_本文抜粋_

-.-.-

ですが座席を指定するにしても何を基準に選んでよいものか、またそもそもどのようにして選べばよいのか分からないという方もおられるでしょう。
ジェットスターはLCCのなかでも人気がある航空会社ですが、ジェットスターの良さを最大限享受するには、座席の種類や特徴、料金プランをよく知っておくことが重要です。
今回は機内で快適に過ごすためのオススメの席やプランについて解説します。

日本でジェットスターを利用する場合に乗る航空機はほぼ同じ

ジェットスターが運用しているメインの航空機は、ほかのLCC各社も数多く採用しているエアバス社のA320です。
全長37.57m、全高11.76m、最大全幅35.80mと航空機としては小型の部類に入ります。座席数は縦30列の180席、シート配列は通路を挟んで左右に3列ずつ並んでいます。
またすべての座席がレザーシートで座席幅は45㎝、座席間隔は平均74㎝です。ちなみにANAの国内線ではA320を縦28列の166席で運用しているため、大手航空会社より若干足元が窮屈です。
ゆったりと座ることができるのは身長175cmくらいまでで、180cm以上の方であれば窮屈に感じるかもしれません。1時間程度のフライトであれば問題ないでしょうが、長時間座っているとストレスを感じるでしょう。

-.-.-

_データセット部分_
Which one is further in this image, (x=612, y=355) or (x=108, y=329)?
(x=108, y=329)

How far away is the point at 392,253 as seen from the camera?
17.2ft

-.-.-

_課題の要件_
a) ジェットスターの座席についての本文から、「ですが座席を指定するにしても」で始まり「るエアバス社のA320です。」で終わる部分を一字一句変えずに引用せよ。
b) ジェットスターの座席についての本文の最後の文に続けて、その先を書け。

_練習問題の解答_
a)
ですが座席を指定するにしても何を基準に選んでよいものか、またそもそもどのようにして選べばよいのか分からないという方もおられるでしょう。
ジェットスターはLCCのなかでも人気がある航空会社ですが、ジェットスターの良さを最大限享受するには、座席の種類や特徴、料金プランをよく知っておくことが重要です。
今回は機内で快適に過ごすためのオススメの席やプランについて解説します。

日本でジェットスターを利用する場合に乗る航空機はほぼ同じ

ジェットスターが運用しているメインの航空機は、ほかのLCC各社も数多く採用しているエアバス社のA320です。

b)
狭い座席に長時間座ったまま足を動かさずにいると、エコノミークラス症候群を発症する危険性もあります。定期的に姿勢を変えたり立ち上がって体を動かしたりするなどの工夫が必要です。
座席の材質は黒色のレザーで、シートポケットを座席上部に置くことで、足元の座席間隔を確保しています。注意しなければならないのは、電源コンセントがない点と、11、12、30列目の座席はリクライニングしないことです。座席指定の際にはこの点にも注意しましょう。
なお、ジェットスターのビジネスクラスは長距離国際線に限り設定されており、国内線や短距離の国際線はすべてエコノミークラスです。ビジネスクラスの座席幅は96㎝でエコノミークラスの45㎝の2倍以上ある上、フットレストもありゆったりと座ることができます。

窓側、真ん中、通路側席の各座席のメリット・デメリット

ジェットスターの座席は進行方向を向いて左からA、B、C、通路、D、E、Fの順に並んでいます。つまり窓側席、真ん中席、通路側席が通路を挟んで対称になっています。
A席とF席が窓側席、B席とE席が真ん中席、C席とD席が通路側席となりますが、それぞれの座席にはどのようなメリット・デメリットがあるのでしょうか。

窓側(A・F)

窓側席の一番のメリットは外の景色を楽しめることです。上空から地上や海上の景色、朝焼けや夕焼け、雲の流れを眺めるのは、航空機を利用したときでなければ味わうことのできないものです。
また座席の機能面でもメリットがあり、ほかの席は椅子の背もたれ以外に寄りかかれませんが、窓側席は壁に寄りかかることもできます。体の向きを変えるのも楽で、長時間同じ姿勢を保つ必要がないのは、エコノミークラス症候群の予防になります。
さらに通路から遠い席ということもあって、隣の乗客が席を立つときでも避けたり身をかがめたりといった動作が必要ありません。一方、自分が席を立つ際は、真ん中席と通路側席の乗客に足元を空けてもらう必要があるので、気の弱い方は着陸するまでトイレに行きたくても行けないかもしれません。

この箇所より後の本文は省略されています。